▶ _WORK INSTRUCTION_
Repeat the entire listing exactly.

---- DATA SHOWN

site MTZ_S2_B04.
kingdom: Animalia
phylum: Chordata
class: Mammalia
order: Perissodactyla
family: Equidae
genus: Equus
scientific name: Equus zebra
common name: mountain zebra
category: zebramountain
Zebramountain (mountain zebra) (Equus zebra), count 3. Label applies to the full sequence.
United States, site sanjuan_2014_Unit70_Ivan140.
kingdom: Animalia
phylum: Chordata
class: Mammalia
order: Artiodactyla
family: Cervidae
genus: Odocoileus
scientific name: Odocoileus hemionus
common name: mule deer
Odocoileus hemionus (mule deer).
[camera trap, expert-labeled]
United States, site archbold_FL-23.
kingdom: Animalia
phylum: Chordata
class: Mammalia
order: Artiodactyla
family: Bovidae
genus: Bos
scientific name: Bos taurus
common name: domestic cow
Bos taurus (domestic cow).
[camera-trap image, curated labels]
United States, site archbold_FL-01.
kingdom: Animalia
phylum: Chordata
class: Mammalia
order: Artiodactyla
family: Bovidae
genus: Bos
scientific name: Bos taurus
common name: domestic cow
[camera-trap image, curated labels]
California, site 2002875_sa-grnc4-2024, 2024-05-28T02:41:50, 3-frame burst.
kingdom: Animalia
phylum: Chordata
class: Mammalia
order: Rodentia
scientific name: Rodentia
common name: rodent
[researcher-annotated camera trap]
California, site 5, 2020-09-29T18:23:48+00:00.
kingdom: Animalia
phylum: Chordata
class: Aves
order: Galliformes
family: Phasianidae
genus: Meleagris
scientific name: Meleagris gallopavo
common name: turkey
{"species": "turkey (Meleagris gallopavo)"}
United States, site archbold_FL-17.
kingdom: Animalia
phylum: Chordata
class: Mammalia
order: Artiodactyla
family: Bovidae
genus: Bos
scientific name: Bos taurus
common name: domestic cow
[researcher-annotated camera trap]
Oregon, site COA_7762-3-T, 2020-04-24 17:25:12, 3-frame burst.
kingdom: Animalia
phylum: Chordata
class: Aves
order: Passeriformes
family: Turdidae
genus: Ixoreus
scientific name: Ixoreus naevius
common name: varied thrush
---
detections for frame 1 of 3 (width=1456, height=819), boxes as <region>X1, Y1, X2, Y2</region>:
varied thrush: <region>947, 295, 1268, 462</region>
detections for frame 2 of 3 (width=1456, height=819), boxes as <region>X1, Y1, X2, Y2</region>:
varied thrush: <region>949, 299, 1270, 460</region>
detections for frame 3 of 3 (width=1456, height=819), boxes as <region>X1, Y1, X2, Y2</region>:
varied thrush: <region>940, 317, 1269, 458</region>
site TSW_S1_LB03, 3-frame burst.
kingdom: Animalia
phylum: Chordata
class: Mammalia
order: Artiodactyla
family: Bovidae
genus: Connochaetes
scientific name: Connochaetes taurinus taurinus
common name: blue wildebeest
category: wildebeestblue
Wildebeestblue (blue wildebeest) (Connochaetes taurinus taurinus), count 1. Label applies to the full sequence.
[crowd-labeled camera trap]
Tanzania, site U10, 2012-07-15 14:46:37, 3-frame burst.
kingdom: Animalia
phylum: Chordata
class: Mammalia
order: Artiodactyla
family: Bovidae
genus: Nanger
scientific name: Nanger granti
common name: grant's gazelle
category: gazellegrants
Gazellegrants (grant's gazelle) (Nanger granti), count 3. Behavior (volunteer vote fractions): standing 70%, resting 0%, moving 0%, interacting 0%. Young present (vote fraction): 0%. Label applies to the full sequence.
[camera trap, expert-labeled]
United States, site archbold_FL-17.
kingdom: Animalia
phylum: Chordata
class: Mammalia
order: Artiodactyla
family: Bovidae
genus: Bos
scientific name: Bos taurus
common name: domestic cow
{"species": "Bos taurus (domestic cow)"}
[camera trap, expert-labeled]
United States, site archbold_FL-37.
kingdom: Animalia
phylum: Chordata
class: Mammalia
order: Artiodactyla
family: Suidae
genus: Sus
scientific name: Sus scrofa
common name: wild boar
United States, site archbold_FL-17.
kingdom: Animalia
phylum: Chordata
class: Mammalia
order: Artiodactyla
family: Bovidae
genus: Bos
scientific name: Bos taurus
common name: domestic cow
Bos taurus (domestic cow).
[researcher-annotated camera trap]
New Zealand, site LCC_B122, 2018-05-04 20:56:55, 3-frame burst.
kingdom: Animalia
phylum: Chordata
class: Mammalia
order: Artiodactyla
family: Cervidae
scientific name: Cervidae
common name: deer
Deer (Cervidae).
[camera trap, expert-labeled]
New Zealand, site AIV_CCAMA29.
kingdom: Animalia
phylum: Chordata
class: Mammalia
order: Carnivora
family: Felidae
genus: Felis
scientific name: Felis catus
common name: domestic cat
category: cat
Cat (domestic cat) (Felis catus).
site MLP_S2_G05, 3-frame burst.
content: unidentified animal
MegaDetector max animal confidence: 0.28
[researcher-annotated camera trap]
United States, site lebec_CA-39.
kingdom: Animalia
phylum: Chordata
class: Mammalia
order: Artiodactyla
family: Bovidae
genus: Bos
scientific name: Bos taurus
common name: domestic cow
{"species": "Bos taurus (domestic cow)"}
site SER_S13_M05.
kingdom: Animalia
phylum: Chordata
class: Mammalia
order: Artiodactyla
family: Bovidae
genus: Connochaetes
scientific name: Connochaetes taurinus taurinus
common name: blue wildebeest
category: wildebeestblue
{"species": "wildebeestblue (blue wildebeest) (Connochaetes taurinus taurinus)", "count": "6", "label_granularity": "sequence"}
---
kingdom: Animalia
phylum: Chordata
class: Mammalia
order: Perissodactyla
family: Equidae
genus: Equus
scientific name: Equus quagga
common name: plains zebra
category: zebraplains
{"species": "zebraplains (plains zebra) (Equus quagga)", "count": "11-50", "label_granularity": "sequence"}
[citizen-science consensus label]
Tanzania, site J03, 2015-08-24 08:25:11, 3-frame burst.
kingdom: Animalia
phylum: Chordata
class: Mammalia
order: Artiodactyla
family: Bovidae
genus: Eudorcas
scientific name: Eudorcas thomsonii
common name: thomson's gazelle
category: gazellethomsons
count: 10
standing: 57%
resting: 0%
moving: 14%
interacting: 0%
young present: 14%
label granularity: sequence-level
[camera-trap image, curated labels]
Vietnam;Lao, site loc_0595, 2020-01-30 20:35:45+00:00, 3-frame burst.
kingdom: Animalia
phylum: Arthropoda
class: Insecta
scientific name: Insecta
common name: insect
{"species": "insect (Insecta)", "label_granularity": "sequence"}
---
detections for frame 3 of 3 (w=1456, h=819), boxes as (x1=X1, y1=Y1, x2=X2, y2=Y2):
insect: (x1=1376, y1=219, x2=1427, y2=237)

--------

▶ _ANSWER SPACE_
site MTZ_S2_B04.
kingdom: Animalia
phylum: Chordata
class: Mammalia
order: Perissodactyla
family: Equidae
genus: Equus
scientific name: Equus zebra
common name: mountain zebra
category: zebramountain
Zebramountain (mountain zebra) (Equus zebra), count 3. Label applies to the full sequence.
United States, site sanjuan_2014_Unit70_Ivan140.
kingdom: Animalia
phylum: Chordata
class: Mammalia
order: Artiodactyla
family: Cervidae
genus: Odocoileus
scientific name: Odocoileus hemionus
common name: mule deer
Odocoileus hemionus (mule deer).
[camera trap, expert-labeled]
United States, site archbold_FL-23.
kingdom: Animalia
phylum: Chordata
class: Mammalia
order: Artiodactyla
family: Bovidae
genus: Bos
scientific name: Bos taurus
common name: domestic cow
Bos taurus (domestic cow).
[camera-trap image, curated labels]
United States, site archbold_FL-01.
kingdom: Animalia
phylum: Chordata
class: Mammalia
order: Artiodactyla
family: Bovidae
genus: Bos
scientific name: Bos taurus
common name: domestic cow
[camera-trap image, curated labels]
California, site 2002875_sa-grnc4-2024, 2024-05-28T02:41:50, 3-frame burst.
kingdom: Animalia
phylum: Chordata
class: Mammalia
order: Rodentia
scientific name: Rodentia
common name: rodent
[researcher-annotated camera trap]
California, site 5, 2020-09-29T18:23:48+00:00.
kingdom: Animalia
phylum: Chordata
class: Aves
order: Galliformes
family: Phasianidae
genus: Meleagris
scientific name: Meleagris gallopavo
common name: turkey
{"species": "turkey (Meleagris gallopavo)"}
United States, site archbold_FL-17.
kingdom: Animalia
phylum: Chordata
class: Mammalia
order: Artiodactyla
family: Bovidae
genus: Bos
scientific name: Bos taurus
common name: domestic cow
[researcher-annotated camera trap]
Oregon, site COA_7762-3-T, 2020-04-24 17:25:12, 3-frame burst.
kingdom: Animalia
phylum: Chordata
class: Aves
order: Passeriformes
family: Turdidae
genus: Ixoreus
scientific name: Ixoreus naevius
common name: varied thrush
---
detections for frame 1 of 3 (width=1456, height=819), boxes as <region>X1, Y1, X2, Y2</region>:
varied thrush: <region>947, 295, 1268, 462</region>
detections for frame 2 of 3 (width=1456, height=819), boxes as <region>X1, Y1, X2, Y2</region>:
varied thrush: <region>949, 299, 1270, 460</region>
detections for frame 3 of 3 (width=1456, height=819), boxes as <region>X1, Y1, X2, Y2</region>:
varied thrush: <region>940, 317, 1269, 458</region>
site TSW_S1_LB03, 3-frame burst.
kingdom: Animalia
phylum: Chordata
class: Mammalia
order: Artiodactyla
family: Bovidae
genus: Connochaetes
scientific name: Connochaetes taurinus taurinus
common name: blue wildebeest
category: wildebeestblue
Wildebeestblue (blue wildebeest) (Connochaetes taurinus taurinus), count 1. Label applies to the full sequence.
[crowd-labeled camera trap]
Tanzania, site U10, 2012-07-15 14:46:37, 3-frame burst.
kingdom: Animalia
phylum: Chordata
class: Mammalia
order: Artiodactyla
family: Bovidae
genus: Nanger
scientific name: Nanger granti
common name: grant's gazelle
category: gazellegrants
Gazellegrants (grant's gazelle) (Nanger granti), count 3. Behavior (volunteer vote fractions): standing 70%, resting 0%, moving 0%, interacting 0%. Young present (vote fraction): 0%. Label applies to the full sequence.
[camera trap, expert-labeled]
United States, site archbold_FL-17.
kingdom: Animalia
phylum: Chordata
class: Mammalia
order: Artiodactyla
family: Bovidae
genus: Bos
scientific name: Bos taurus
common name: domestic cow
{"species": "Bos taurus (domestic cow)"}
[camera trap, expert-labeled]
United States, site archbold_FL-37.
kingdom: Animalia
phylum: Chordata
class: Mammalia
order: Artiodactyla
family: Suidae
genus: Sus
scientific name: Sus scrofa
common name: wild boar
United States, site archbold_FL-17.
kingdom: Animalia
phylum: Chordata
class: Mammalia
order: Artiodactyla
family: Bovidae
genus: Bos
scientific name: Bos taurus
common name: domestic cow
Bos taurus (domestic cow).
[researcher-annotated camera trap]
New Zealand, site LCC_B122, 2018-05-04 20:56:55, 3-frame burst.
kingdom: Animalia
phylum: Chordata
class: Mammalia
order: Artiodactyla
family: Cervidae
scientific name: Cervidae
common name: deer
Deer (Cervidae).
[camera trap, expert-labeled]
New Zealand, site AIV_CCAMA29.
kingdom: Animalia
phylum: Chordata
class: Mammalia
order: Carnivora
family: Felidae
genus: Felis
scientific name: Felis catus
common name: domestic cat
category: cat
Cat (domestic cat) (Felis catus).
site MLP_S2_G05, 3-frame burst.
content: unidentified animal
MegaDetector max animal confidence: 0.28
[researcher-annotated camera trap]
United States, site lebec_CA-39.
kingdom: Animalia
phylum: Chordata
class: Mammalia
order: Artiodactyla
family: Bovidae
genus: Bos
scientific name: Bos taurus
common name: domestic cow
{"species": "Bos taurus (domestic cow)"}
site SER_S13_M05.
kingdom: Animalia
phylum: Chordata
class: Mammalia
order: Artiodactyla
family: Bovidae
genus: Connochaetes
scientific name: Connochaetes taurinus taurinus
common name: blue wildebeest
category: wildebeestblue
{"species": "wildebeestblue (blue wildebeest) (Connochaetes taurinus taurinus)", "count": "6", "label_granularity": "sequence"}
---
kingdom: Animalia
phylum: Chordata
class: Mammalia
order: Perissodactyla
family: Equidae
genus: Equus
scientific name: Equus quagga
common name: plains zebra
category: zebraplains
{"species": "zebraplains (plains zebra) (Equus quagga)", "count": "11-50", "label_granularity": "sequence"}
[citizen-science consensus label]
Tanzania, site J03, 2015-08-24 08:25:11, 3-frame burst.
kingdom: Animalia
phylum: Chordata
class: Mammalia
order: Artiodactyla
family: Bovidae
genus: Eudorcas
scientific name: Eudorcas thomsonii
common name: thomson's gazelle
category: gazellethomsons
count: 10
standing: 57%
resting: 0%
moving: 14%
interacting: 0%
young present: 14%
label granularity: sequence-level
[camera-trap image, curated labels]
Vietnam;Lao, site loc_0595, 2020-01-30 20:35:45+00:00, 3-frame burst.
kingdom: Animalia
phylum: Arthropoda
class: Insecta
scientific name: Insecta
common name: insect
{"species": "insect (Insecta)", "label_granularity": "sequence"}
---
detections for frame 3 of 3 (w=1456, h=819), boxes as (x1=X1, y1=Y1, x2=X2, y2=Y2):
insect: (x1=1376, y1=219, x2=1427, y2=237)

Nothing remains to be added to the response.